I have found two glitches when the extension is used with Firefox:

  • uBO-Scope won't be able to see blocked network requests from legacy blockers if these have been enabled before uBO-Scope. I believe this can be addressed by installing uBO-Scope before installing legacy blockers.

  • The popup panel does not always display as intended. Sometimes there are spurious scrollbars appearing, while they definitely should not appear.

Installation

How it works

uBO-Scope does not alter network traffic, it only observes it. For every network request, blocked or allowed, it will extract the base domain name. If the base domain name of the network request is different from the base domain name extracted from the URL of the web page, the network request will be deemed 3rd-party and uBO-Scope will store the pair [3rd-party base domain name, 1st-party base domain name] in its database, to be used to compute and show your overall 3rd-party exposure score of web pages you visit in the future.

Your 3rd-party exposure score depends on your past browsing history and the tools you used (if any) which have blocked network requests, and how these tools (if any) are configured. uBO-Scope does not depend on uBlock Origin to do its job, it will work with any content blocker, or no content blocker.

When you use a content blocker, or a combination of content blockers, or any other privacy-enhancing extensions which purpose is to minimize exposure to third parties (i.e. Decentraleyes), the missing key insights are how much they benefit you overall, and whether they meet your expectations of what they do.

Content blockers typically will show you how much they block, not how much they didn't block. All my blocking benchmarks have always been about all the 3rd-parties which were not blocked.

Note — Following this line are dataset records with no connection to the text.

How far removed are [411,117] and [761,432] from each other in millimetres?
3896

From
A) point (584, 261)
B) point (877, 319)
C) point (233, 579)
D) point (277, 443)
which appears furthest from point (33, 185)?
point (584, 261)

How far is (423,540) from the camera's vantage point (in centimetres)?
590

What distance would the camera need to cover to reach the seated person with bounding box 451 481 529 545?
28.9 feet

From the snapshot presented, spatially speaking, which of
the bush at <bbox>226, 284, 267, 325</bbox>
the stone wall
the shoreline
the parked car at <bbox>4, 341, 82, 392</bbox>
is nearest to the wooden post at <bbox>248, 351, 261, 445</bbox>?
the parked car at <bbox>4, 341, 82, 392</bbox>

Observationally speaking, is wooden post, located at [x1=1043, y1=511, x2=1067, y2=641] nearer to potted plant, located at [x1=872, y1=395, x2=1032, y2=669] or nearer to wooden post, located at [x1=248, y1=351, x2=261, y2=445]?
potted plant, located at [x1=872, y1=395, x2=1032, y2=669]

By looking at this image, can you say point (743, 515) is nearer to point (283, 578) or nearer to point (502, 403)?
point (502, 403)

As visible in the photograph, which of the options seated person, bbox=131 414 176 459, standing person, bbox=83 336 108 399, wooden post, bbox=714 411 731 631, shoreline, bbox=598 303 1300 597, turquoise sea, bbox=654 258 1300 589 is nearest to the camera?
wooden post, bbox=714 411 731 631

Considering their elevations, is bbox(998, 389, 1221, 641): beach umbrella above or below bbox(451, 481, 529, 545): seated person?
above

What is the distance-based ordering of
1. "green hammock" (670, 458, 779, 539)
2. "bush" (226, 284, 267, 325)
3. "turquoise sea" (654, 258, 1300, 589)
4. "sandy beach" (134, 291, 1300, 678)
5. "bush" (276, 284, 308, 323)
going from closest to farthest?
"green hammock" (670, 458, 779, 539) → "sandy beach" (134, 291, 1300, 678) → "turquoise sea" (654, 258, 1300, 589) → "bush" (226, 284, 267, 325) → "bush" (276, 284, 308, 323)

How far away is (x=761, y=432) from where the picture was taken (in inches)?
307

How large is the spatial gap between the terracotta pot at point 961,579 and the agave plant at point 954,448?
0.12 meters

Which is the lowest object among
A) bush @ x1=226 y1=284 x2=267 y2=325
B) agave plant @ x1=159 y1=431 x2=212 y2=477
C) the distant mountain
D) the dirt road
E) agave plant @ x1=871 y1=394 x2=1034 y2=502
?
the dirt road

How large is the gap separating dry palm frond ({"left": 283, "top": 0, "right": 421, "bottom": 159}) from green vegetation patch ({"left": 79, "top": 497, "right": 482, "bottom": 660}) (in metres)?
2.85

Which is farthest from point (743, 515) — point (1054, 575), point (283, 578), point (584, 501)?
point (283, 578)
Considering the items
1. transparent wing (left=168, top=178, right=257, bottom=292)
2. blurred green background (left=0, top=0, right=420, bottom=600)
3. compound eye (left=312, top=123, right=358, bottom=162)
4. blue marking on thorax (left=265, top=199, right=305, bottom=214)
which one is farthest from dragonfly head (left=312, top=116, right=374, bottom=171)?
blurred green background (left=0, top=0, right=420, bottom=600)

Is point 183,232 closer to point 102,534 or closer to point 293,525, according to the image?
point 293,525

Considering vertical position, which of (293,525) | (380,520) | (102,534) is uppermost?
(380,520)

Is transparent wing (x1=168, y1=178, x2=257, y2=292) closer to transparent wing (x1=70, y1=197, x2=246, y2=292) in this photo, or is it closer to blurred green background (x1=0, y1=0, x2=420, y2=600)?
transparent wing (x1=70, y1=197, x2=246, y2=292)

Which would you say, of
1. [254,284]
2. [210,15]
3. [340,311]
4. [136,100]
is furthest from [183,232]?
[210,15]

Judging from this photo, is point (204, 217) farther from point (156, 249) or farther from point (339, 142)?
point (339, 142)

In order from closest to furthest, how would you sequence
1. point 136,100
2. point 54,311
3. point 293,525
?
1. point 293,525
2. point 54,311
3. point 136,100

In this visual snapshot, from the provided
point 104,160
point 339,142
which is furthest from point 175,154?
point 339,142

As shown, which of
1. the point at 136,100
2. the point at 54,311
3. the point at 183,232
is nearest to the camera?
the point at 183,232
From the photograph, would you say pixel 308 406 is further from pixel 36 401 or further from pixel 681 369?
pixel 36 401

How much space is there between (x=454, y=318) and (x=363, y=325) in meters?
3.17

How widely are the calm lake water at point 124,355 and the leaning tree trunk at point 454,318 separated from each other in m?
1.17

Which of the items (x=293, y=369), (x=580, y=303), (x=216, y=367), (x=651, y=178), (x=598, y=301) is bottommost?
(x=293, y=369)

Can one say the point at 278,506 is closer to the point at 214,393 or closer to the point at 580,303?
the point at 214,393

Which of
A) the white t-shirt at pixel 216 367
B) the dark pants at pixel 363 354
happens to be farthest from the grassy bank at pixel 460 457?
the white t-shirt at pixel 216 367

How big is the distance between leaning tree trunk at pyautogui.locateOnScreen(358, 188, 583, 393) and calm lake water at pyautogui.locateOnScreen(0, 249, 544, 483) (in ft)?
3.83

For example, uBlock Origin's "Blocking mode".

uBO-Scope is essentially a tool to measure what these benchmarks measured, except that uBO-Scope also measures ubiquitousness of third parties, and measure according to your own browsing history, so the results are completely relevant to you (unlike external benchmarks which quite probably do not match your own browsing history), and the goal is to increase awareness of your own level of 3rd-party exposure.

Hopefully this will assist you in decision-making regarding which content blocker(s) you use, and/or how you configure them.

Privacy policy

As explained above, uBO-Scope extracts the base domain of network requests and create pairs [3rd-party base domain name, 1st-party base domain name]. Distinct pairs are stored on a day-based granularity in order to be able to compute an actual 3rd-party exposure score, and a theoretical ("averted") 3rd-party exposure score.

All the data created by uBO-Scope never leave your browser.

The only connections uBO-Scope make to the outside world are to fetch latest version of these two resources, used internally by uBO-Scope:

(Actually, there is no code yet in this early version to fetch these remote resources, they are currently always loaded locally).

If you uninstall uBO-Scope, the browser will destroy its associated storage, and the data will be lost forever.

Walkthrough

Since the primary purpose of uBO-Scope is to inform about 3rd-party exposure, it needs a browsing history to be able to do its job -- the ubiquitousness of a specific third party can only be computed according to how many distinct web sites use that specific third party.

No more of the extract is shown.